7. SCOPE OF COMMUNICATION AND DISSEMINATION OF DATA
Users’ personal data may be transferred outside the European Union. In this case, the Controller shall ensure that such transfer is carried out in compliance with Applicable Law and, in particular, in accordance with Arts. 45 (Transfer on the basis of an adequacy decision) and 46 (Transfer subject to appropriate safeguards) of the Regulation.
The Controller's employees and/or collaborators in charge of managing the Website and Users' requests may become aware of the latter’s personal data. Such persons, who have been duly instructed by the Controller pursuant to Art. 29 of the Regulation, will process Users' data exclusively for the purposes indicated in this Policy and in compliance with Applicable Law.
Users' personal data may also be acquired by third parties processing personal data on behalf of the Controller in their capacity as Data Processors, such as suppliers of IT and logistics services functional to Website operation, suppliers of outsourcing or cloud computing services, professionals and consultants.
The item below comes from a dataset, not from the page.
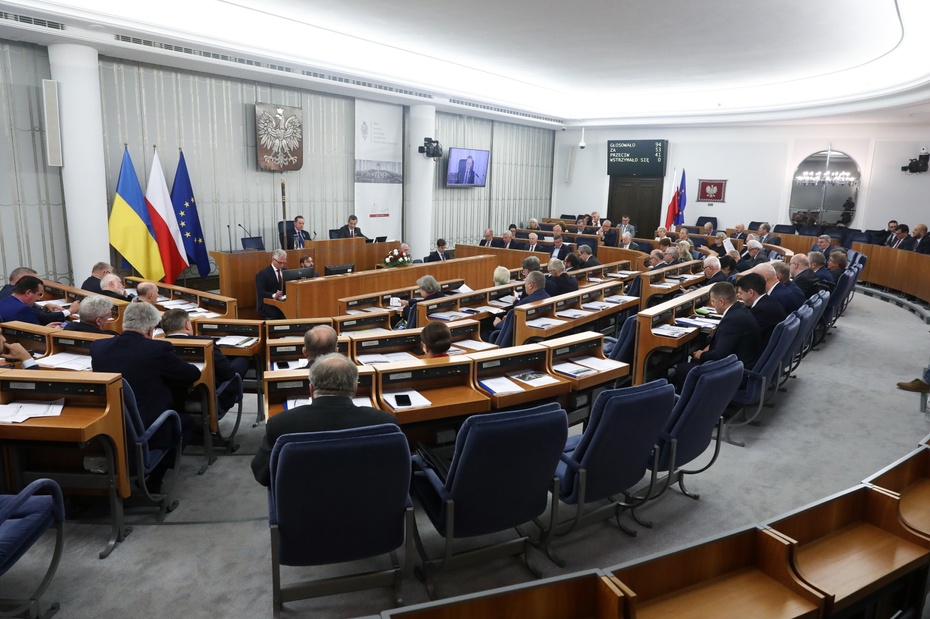 Senatorowie na sali obrad Senatu w Warszawie. Źródło: PAP/Tomasz Gzell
Users have the right to obtain a list of any data processors appointed by the Controller, by sending a request to the Controller in the manner indicated in paragraph 8 below.
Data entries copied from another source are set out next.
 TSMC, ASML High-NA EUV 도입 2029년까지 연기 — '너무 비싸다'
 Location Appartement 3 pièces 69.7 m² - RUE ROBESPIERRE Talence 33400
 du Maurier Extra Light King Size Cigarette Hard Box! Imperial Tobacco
8. RIGHTS OF DATA SUBJECTS
Users may exercise the rights granted to them by Applicable Law by sending:
· A registered letter with return receipt to the Controller's place of business: via Roncaglia 12, Milano;
· An email to: serviceplan-group-italia@house-of-communication.com
· Within the group of companies in Italy of which Serviceplan Italia Group S.r.l. is the holding company, a Data Protection Officer (DPO) has been appointed, whom Users can contact using the contacts below: Shibumi S.r.l. - e-mail: dpo@serviceplan.com
Pursuant to Applicable Law, Users have:
a. the right to withdraw consent at any time, if processing is based on their consent;
b. the right of access to personal data;
c. (where applicable) the right to data portability (the right to receive all personal data concerning them in a structured, commonly used and machine-readable format), the right to restriction of processing of personal data, the right to rectification and the right to erasure ('right to be forgotten');
d. the right to object:
i. in whole or in part, on legitimate grounds, to the processing of personal data concerning them, even if pertinent to the purpose of collection;
ii. in whole or in part, to the processing of personal data concerning them for the purpose of sending advertising or direct sales material or for carrying out market research or commercial communications;
e. if they consider that the processing concerning them infringes the Regulation, the right to lodge a complaint with a supervisory authority (in the Member State of their habitual residence, place of work or place of the alleged infringement). The Italian supervisory authority is the Garante per la protezione dei dati personali, based in Piazza Venezia, no. 11, 00186 - Roma (RM) (www.garanteprivacy.it).
***
The Controller is not responsible for updating all the links displayed in this Policy; therefore, whenever a link is not working and/or updated, Users acknowledge and accept that they shall always refer to the document and/or section of the websites referred to by that link.